Yea, for sure. I’ve been to Nickol Knoll a couple of times, once with Jordan Howard – we saw the course and had a lot of great conversation. It truly was a great opportunity to talk about my dad because Jordan was very receptive of my dad’s workout regime. Jordan prepared. When you come into an organization where you have such a legend to follow, you must prepare. It’s tough; in some ways, he and David Montgomery know the Walter Payton standard.
What did your father teach you growing up, and what do you still take with you today?
Hard work and preparation, that was the only way he knew how to do things. You don’t quit when you lose, don’t quit when the games out of hand, you’re always going, working harder and harder. That was just a way of life for him as well.

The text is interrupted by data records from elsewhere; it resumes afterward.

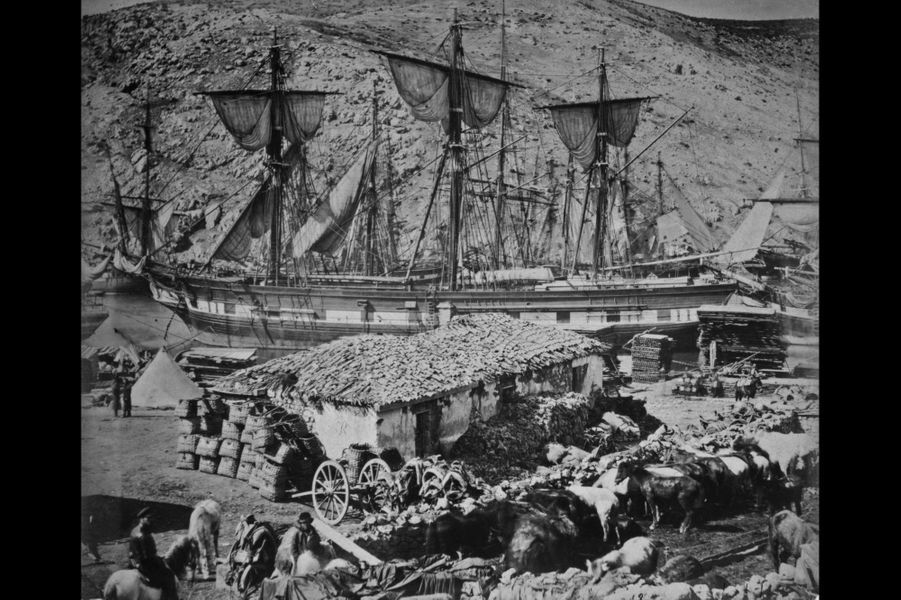 Dans le port de Balaklava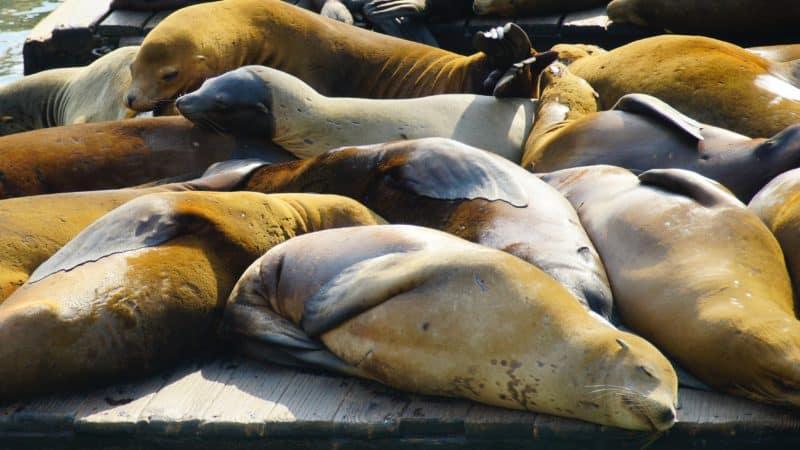 Sea lions on K Dock in San Francisco, CA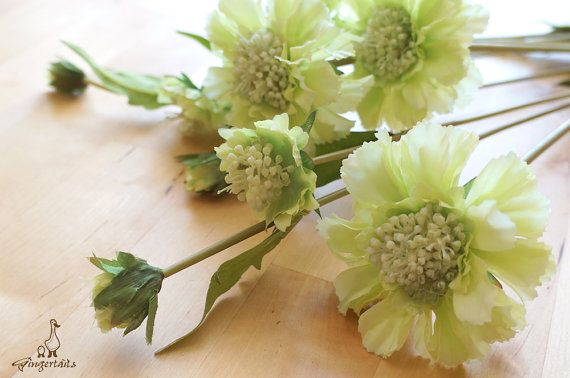 "Apple Green Scabiosa Each stem measures approx. 21"" in length. Each stem has 2 flowers and 1 bud. Each flower measures approx. 1 1/2"" – 3"" wide and each bud measures approx. 1/2"" wide. The listing is for ONE stem. Available in four colors:  1. Light Purple 2. Purple 3. Apple Green 4. White  ** This scabiosa can be ordered WITH or WITHOUT the stem.  {Perfect for} - bridal bouquet, corsage, boutonniere, headpiece and wedding crown - gift packaging - wedding, anniversary, birthday, par..."
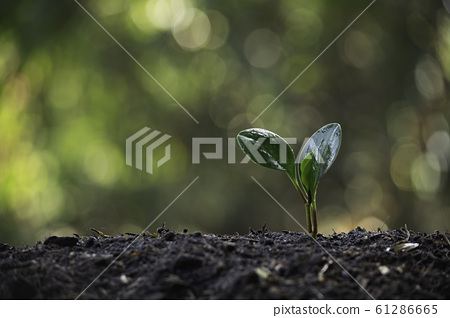Seedling and plant growing in soil and copy space 61286665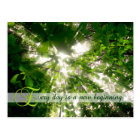 Every Day is a New Beginning Sunlight Trees Forest Postcard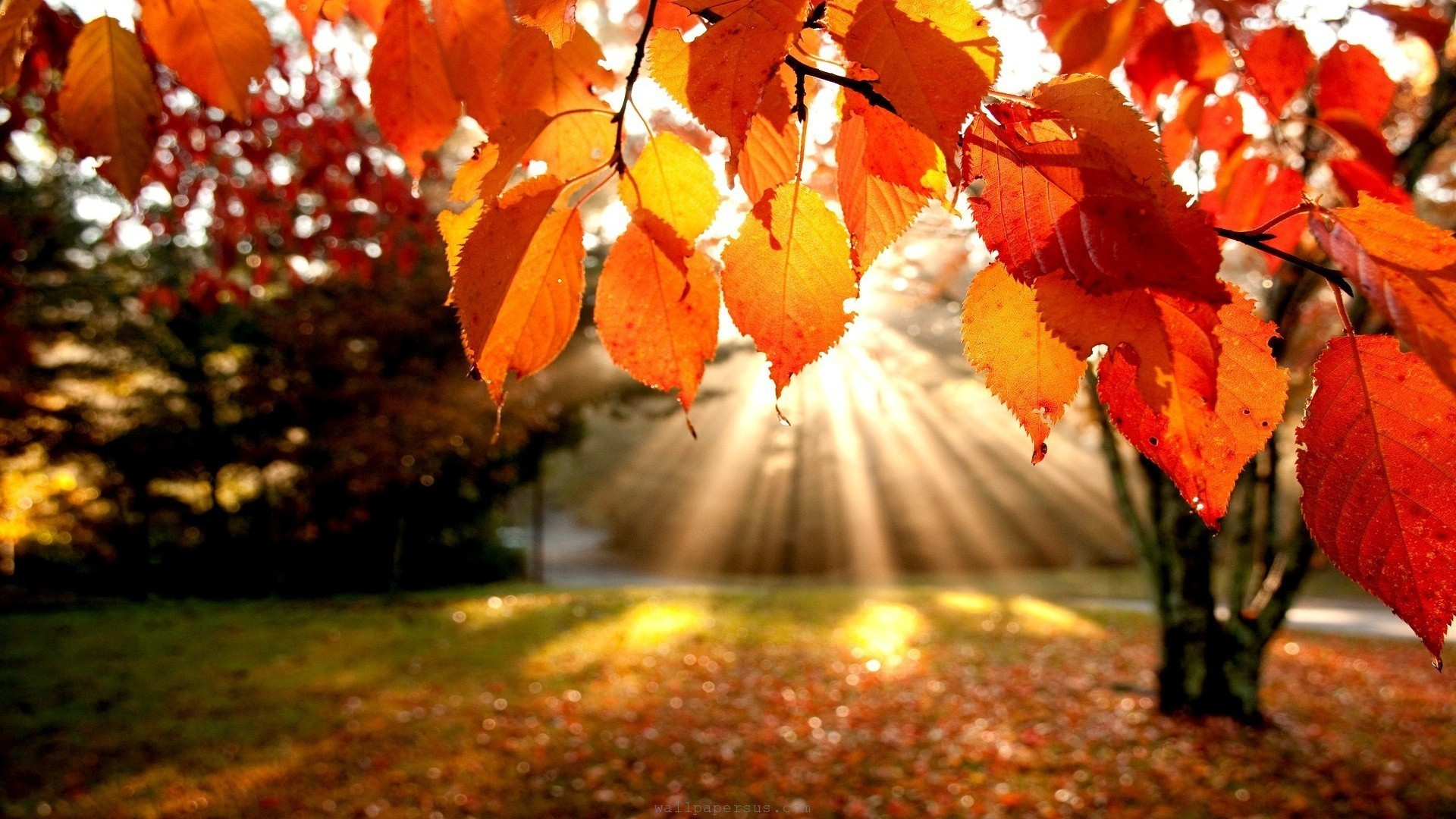 Trees Autumn Leaves Fall Sunlight Landscapes Nature Vincent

It carried over to everything that he did on and off the field. It was hard not to follow that path when you’re a kid; that’s the example that he set. It’s been instilled with me as a kid. You must be able to use it in some area of your life. Being able to see that and be around that is key.
What kind of player would your father be in today’s game?
In today’s NFL game – he’d enjoy it! He would say he’d fit into this day and age; the modern-day game fit, he’d fit right in. He could catch, run, throw, block, whatever he needed to do. There’s be more options for him; it would suit his style of play. He would probably think he could play for a lot longer too. Back then, it was, ‘let’s give you the ball 200 times a year,’ and it’s rough on your body. Today’s game would give him life to spread out and be a pass catcher.
What style of his game did you most represent on the field?
Probably running hard. Just always got to run hard, hitting people, running into people. I always felt like my game got better as the game went on. Get a couple of carries under your belt, being a bruiser! Not being afraid. Watch the videos of him and that’s what you see. He didn’t like to run out of bounds, he wanted to hit people, run over people.
What player would you compare him to in today’s game?
I don’t know. My dad was a monster. He was good at everything. Adrian Peterson kind of reminds me of him and out of the backfield.